In Liverpool, a 5G network has been deployed by a consortium including the local council and healthcare providers, technology firms and academic institutions to support healthcare and community care services. This network leverages the existing CCTV fibre network and extends it using mmWave backhaul links into areas of the city where connectivity is required. These backhauls are built using 802.11ad point-to-point links that offer up to multi-gigabit services but are susceptible to the restrictions of 60 Ghz communications.

In an effort to understand this better, we built a simulator in MATLAB to model the behaviour of these links under a range of conditions, and compared our results to the real-world deployments to validate our findings. Our results show that some links conform to our model very well, while others are somewhat unpredictable. This difference could be due to manufacturing tolerances or variations in link quality over short distances.
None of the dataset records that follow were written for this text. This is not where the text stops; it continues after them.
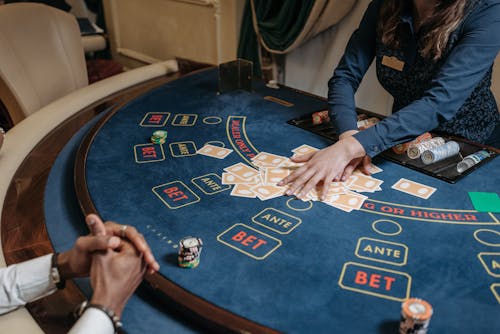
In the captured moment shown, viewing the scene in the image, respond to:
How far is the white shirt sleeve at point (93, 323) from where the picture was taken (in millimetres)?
884

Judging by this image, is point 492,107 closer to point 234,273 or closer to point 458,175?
point 458,175

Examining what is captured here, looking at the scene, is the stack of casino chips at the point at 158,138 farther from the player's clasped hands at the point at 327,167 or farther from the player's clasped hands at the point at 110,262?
the player's clasped hands at the point at 110,262

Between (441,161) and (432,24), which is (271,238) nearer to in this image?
(441,161)

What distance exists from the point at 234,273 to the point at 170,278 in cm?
15

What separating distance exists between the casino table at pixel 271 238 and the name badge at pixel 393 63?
1.45ft

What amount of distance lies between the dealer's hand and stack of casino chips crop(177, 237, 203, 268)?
0.20 feet

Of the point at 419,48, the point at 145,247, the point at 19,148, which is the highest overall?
the point at 419,48

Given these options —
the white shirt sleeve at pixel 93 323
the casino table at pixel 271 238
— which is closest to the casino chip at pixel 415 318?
the casino table at pixel 271 238

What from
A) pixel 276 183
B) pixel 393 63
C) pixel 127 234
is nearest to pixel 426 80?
pixel 393 63

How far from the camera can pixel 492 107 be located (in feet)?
6.47

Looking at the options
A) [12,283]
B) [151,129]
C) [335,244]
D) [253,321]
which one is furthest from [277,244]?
[151,129]

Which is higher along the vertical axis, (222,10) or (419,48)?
(419,48)

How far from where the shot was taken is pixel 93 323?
2.92ft

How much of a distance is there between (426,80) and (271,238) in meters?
1.03
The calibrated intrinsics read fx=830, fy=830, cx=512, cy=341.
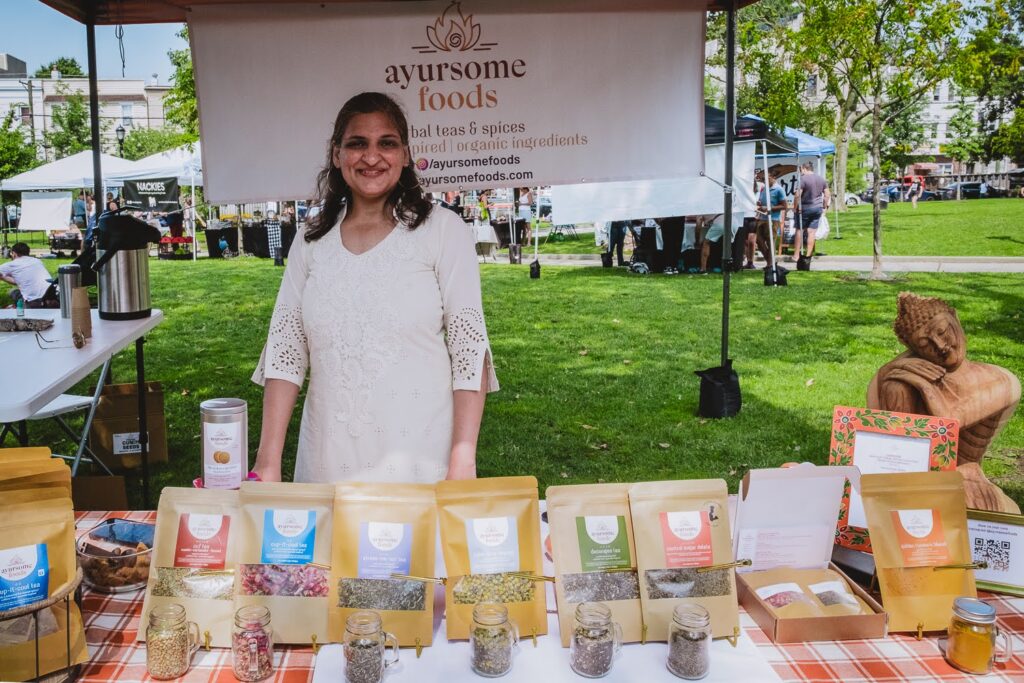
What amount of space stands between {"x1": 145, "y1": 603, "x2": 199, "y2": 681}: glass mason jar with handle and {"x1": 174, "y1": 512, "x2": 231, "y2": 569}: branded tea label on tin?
0.36ft

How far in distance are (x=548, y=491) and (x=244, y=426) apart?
615 mm

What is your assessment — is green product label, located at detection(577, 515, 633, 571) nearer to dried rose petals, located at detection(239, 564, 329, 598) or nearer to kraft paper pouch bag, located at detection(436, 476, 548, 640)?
kraft paper pouch bag, located at detection(436, 476, 548, 640)

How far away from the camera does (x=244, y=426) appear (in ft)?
5.11

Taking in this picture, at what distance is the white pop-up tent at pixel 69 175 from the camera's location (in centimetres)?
1533

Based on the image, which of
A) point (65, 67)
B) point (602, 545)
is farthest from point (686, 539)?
point (65, 67)

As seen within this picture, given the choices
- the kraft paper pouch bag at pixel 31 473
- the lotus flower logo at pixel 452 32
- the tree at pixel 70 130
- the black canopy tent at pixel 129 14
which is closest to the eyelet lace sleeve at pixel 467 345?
the kraft paper pouch bag at pixel 31 473

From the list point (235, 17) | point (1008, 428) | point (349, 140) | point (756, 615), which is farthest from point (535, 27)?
point (1008, 428)

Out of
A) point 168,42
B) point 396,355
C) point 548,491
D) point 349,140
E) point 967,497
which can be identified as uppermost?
point 168,42

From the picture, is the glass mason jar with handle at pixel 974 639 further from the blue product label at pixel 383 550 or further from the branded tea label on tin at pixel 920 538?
the blue product label at pixel 383 550

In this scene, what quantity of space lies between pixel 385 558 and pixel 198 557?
31cm

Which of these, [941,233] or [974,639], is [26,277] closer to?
[974,639]

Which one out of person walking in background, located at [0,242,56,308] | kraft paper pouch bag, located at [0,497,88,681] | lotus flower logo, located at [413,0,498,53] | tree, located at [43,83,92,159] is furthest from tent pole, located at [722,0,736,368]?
tree, located at [43,83,92,159]

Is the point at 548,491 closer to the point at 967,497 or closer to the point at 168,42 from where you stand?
the point at 967,497

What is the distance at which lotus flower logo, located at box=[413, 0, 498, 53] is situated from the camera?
318 centimetres
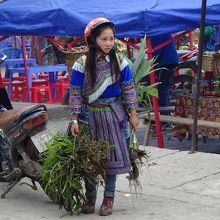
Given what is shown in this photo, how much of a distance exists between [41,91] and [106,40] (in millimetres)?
8509

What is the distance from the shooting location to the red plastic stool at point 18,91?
533 inches

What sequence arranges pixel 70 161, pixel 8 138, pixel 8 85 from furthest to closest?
pixel 8 85
pixel 8 138
pixel 70 161

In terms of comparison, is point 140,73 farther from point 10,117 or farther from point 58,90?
point 58,90

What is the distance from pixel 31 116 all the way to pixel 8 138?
0.32 metres

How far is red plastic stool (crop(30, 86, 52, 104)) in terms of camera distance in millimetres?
13312

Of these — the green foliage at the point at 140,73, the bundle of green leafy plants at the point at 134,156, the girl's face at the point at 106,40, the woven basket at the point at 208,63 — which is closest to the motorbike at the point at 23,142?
the bundle of green leafy plants at the point at 134,156

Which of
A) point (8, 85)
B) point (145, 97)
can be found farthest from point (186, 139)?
point (8, 85)

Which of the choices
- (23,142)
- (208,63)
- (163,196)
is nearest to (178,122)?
(208,63)

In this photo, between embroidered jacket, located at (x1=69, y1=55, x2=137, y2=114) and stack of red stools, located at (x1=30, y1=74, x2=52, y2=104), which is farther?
stack of red stools, located at (x1=30, y1=74, x2=52, y2=104)

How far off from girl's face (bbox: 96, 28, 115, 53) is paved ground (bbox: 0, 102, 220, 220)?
143 centimetres

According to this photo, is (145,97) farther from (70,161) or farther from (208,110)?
(208,110)

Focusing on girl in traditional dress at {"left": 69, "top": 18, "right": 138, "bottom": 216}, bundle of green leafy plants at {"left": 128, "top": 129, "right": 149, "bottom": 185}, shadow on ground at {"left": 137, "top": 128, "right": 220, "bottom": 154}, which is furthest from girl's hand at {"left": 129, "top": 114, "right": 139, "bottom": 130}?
shadow on ground at {"left": 137, "top": 128, "right": 220, "bottom": 154}

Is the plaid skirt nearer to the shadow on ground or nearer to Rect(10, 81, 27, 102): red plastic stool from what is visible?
the shadow on ground

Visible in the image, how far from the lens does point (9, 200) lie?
6000 mm
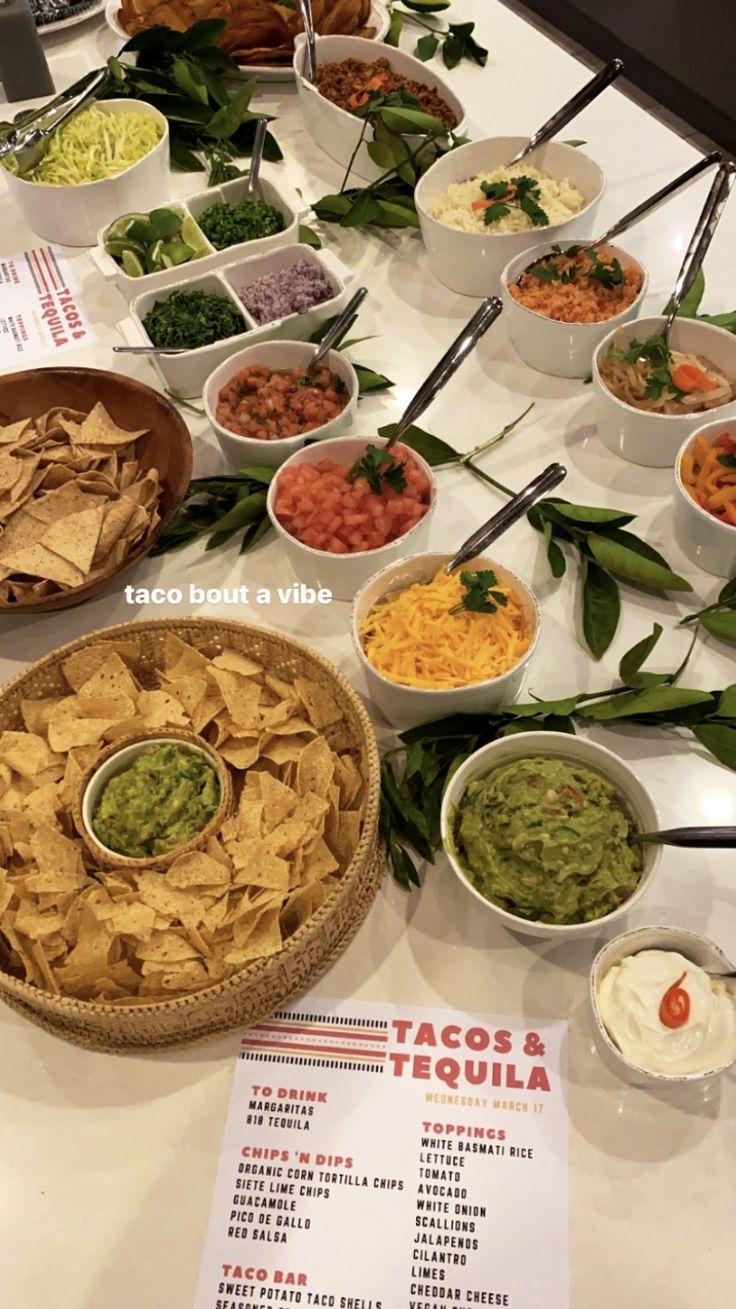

This is a valuable contribution to ongoing 5G deployment efforts that utilize this technology, as real-world characteristics for 60 GHz link performance will help to refine node placement and configuration. It also provides useful insights to the research community on the effectiveness of novel private and community 5G-utilizing heterogeneous technologies.

Over time, we aim to continually improve our models through further validation to generalize our model such that it can be used as a general-purpose tool for network planning or as a basis for further work to examine network optimization. We would also be interested in evaluating the potential impact of 802.11ay-based links in this environment and conducting a comparative analysis of their performance.